The role of a parent is to prepare your child for life in the real world. To spoil a child is about the worst thing you can do for them and is not a sign of your love for them but a sign of your own emotional immaturity. Most of us love our children and only want the best for them but spoiling a child is the laziest form of parenting because it requires no effort. I watched Rabbi Shmuley Botech on Oprah a few years ago and he drew a great analogy that has always stayed with me. He said that if we thought about it in terms of meat, it would help us to see it more clearly, a piece of meat that is spoiled is rotten and no good to anybody.

This is exactly true of children, the worst people to deal with in life are those who have been spoiled because they expect everything their way, have no empathy for others and have an overbearing sense of their own importance, (the front bench of the Tory party is a fine example of this) and while your child may be important to you, the rest of the world is not so enamoured.

As a society. we need to re-think how we treat our children, boys and girls. Our young men are in crisis and there are not enough grown-up men to help them negotiate their way into adulthood. We all need to take a long hard look at ourselves as parents and human beings because we are failing our children. We try to impose cultural falsehoods on them about how they should act and behave with no regard for the person they are. We allow these levels of violence against them to go unchecked and even believing it is for their own good. Men will not stop being violent until they are brought up without violence, when it is seen as the evil it is and not as something all boys need.

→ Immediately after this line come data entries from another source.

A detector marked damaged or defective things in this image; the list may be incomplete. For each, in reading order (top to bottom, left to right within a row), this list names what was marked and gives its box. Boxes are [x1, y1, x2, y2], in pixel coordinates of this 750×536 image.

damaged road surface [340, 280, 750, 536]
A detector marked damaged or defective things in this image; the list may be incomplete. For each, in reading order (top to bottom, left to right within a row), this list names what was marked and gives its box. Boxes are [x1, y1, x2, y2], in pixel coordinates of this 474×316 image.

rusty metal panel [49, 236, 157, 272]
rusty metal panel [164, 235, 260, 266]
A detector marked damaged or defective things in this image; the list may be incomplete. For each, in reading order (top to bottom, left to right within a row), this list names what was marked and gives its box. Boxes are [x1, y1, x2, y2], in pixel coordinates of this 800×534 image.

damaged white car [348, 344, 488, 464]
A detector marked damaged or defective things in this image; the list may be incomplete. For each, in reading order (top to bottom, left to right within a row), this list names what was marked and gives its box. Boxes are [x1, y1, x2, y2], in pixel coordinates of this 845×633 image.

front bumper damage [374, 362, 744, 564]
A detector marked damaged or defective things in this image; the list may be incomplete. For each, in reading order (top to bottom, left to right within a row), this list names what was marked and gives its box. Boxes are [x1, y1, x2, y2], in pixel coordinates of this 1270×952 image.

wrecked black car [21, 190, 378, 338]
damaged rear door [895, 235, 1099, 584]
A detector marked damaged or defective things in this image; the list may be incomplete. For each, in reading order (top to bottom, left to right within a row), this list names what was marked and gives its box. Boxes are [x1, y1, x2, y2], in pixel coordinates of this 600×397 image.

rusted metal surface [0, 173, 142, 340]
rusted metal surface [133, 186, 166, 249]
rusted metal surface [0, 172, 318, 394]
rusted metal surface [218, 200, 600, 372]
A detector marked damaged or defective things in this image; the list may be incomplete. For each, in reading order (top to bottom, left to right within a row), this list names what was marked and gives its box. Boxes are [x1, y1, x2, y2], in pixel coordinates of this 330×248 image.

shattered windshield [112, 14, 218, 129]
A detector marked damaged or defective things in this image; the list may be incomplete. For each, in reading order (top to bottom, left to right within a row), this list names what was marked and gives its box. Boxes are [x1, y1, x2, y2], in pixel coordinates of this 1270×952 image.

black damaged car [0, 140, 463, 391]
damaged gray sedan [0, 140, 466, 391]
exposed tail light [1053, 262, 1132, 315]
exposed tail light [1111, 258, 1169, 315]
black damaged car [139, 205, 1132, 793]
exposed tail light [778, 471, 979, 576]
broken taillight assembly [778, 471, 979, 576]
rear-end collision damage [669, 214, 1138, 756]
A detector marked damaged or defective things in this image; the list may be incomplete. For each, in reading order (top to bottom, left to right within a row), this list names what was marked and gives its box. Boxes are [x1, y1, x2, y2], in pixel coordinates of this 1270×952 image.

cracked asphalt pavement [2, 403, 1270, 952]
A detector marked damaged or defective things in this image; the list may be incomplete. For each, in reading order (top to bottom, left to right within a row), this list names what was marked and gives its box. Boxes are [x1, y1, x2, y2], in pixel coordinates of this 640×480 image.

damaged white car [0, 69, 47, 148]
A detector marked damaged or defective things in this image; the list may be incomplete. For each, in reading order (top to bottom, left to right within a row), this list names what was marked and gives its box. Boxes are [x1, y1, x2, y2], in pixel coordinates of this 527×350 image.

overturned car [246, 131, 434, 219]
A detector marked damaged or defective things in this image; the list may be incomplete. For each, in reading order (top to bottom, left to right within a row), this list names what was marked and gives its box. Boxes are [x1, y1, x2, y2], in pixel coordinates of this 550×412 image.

So be kind to your sons and if you want to spoil your child, spoil them with your time and attention. Make an effort and show them their true worth and how to value it. The constant threat of violence only leads to more violence and, inevitably, plays out in the ultimate act of violence against the self, suicide. The job of parenting is probably the hardest job there is, you are responsible for preparing this other human for life, it’s a profound role  and it requires effort but it has it’s own rewards when we see our children grow up into happy respectful people.

 As a final thought I would like you to think about this, the Lakota word for child is Wakanyeja, it translates as ‘sacred being’. Imagine what kind of world we could create if every child born was treated as a sacred being.